• [Exercise details]
Lay out the listing as a two-column CSV, starting at the line that has "As the photo" and stopping after the end of the listing. Use the headers text and answer, and put each text with its answer on one row, each in a quoted field with line breaks replaced by spaces.

• [Given entries]
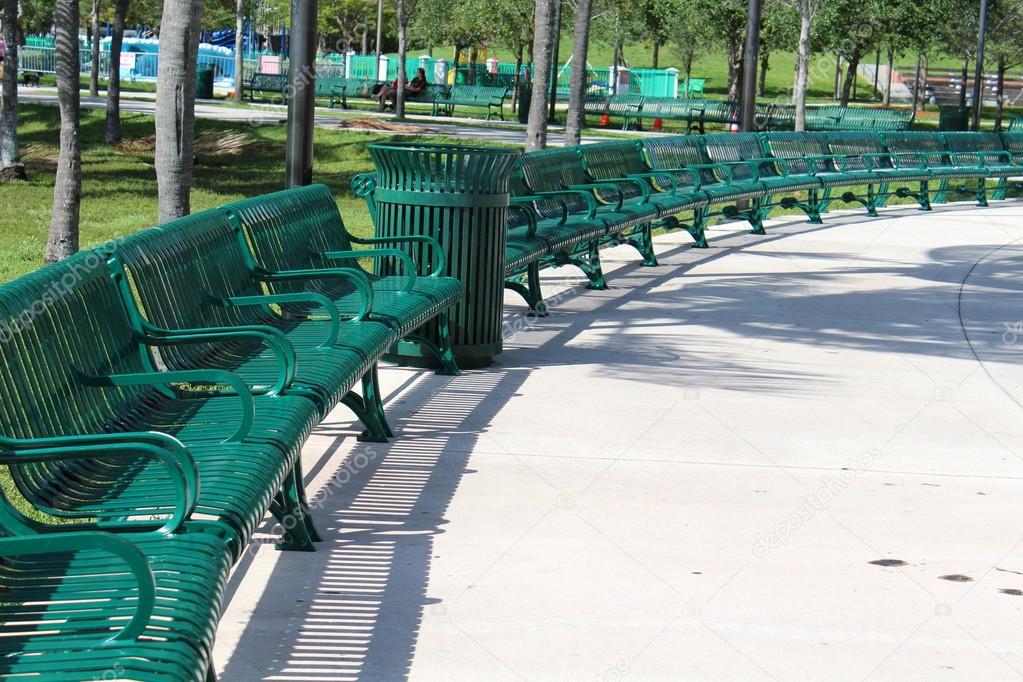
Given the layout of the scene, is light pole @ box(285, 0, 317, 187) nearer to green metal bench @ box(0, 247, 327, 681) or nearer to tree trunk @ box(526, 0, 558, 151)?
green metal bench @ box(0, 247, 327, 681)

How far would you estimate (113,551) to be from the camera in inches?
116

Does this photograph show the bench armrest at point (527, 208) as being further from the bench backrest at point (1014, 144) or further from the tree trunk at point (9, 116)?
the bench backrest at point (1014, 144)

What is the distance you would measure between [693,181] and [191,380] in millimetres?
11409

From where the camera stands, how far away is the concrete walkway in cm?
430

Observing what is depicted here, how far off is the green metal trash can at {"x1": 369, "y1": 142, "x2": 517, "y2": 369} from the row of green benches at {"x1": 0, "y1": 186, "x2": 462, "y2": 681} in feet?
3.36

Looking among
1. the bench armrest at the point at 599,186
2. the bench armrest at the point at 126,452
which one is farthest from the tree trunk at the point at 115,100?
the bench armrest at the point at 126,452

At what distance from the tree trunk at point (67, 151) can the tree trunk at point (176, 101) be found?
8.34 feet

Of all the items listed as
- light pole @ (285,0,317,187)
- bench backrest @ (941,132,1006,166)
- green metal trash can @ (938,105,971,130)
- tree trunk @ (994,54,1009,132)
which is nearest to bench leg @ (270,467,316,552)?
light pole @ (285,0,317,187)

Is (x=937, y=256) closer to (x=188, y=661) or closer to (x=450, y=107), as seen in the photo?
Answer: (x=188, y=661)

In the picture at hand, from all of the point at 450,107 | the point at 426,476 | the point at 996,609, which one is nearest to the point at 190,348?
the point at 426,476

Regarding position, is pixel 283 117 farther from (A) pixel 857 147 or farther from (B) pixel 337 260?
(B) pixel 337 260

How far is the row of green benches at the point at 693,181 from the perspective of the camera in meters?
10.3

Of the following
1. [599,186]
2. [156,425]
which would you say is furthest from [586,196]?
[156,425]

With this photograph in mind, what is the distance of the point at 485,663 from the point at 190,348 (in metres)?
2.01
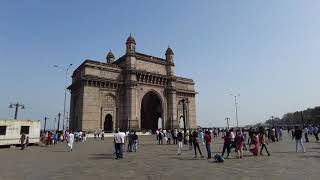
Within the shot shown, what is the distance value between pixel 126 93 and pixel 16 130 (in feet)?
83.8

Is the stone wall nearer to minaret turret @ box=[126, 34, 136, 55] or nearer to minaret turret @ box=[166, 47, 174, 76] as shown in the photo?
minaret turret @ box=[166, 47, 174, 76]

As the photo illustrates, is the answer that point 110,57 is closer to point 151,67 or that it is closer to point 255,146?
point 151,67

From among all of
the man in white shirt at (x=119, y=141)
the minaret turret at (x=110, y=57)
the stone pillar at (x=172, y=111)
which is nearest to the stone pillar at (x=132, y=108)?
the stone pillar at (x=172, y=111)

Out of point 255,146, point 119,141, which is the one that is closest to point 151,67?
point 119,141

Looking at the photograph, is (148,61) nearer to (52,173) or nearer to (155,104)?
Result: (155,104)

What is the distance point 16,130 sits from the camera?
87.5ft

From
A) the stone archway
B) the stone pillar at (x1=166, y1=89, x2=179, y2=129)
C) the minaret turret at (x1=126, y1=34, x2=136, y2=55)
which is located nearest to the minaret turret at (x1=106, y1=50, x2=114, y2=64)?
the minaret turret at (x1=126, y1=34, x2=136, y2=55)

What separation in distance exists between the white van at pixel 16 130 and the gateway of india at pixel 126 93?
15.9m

• [Written answer]
text,answer
"As the photo illustrates, is the answer that point 110,57 is closer to point 151,67 or that it is closer to point 255,146?","point 151,67"
"From among all of the man in white shirt at (x=119, y=141) the minaret turret at (x=110, y=57) the stone pillar at (x=172, y=111) which is nearest to the stone pillar at (x=132, y=108)?","the stone pillar at (x=172, y=111)"
"Out of point 255,146, point 119,141, which is the one that is closest to point 151,67?","point 119,141"
"Looking at the photograph, is (148,61) nearer to (52,173) or nearer to (155,104)?","Result: (155,104)"
"What is the distance point 16,130 sits from the camera?","87.5ft"
"From A) the stone archway B) the stone pillar at (x1=166, y1=89, x2=179, y2=129) C) the minaret turret at (x1=126, y1=34, x2=136, y2=55) which is located nearest to the minaret turret at (x1=106, y1=50, x2=114, y2=64)?","the minaret turret at (x1=126, y1=34, x2=136, y2=55)"
"What separation in distance exists between the white van at pixel 16 130 and the gateway of india at pixel 126 93?","15.9m"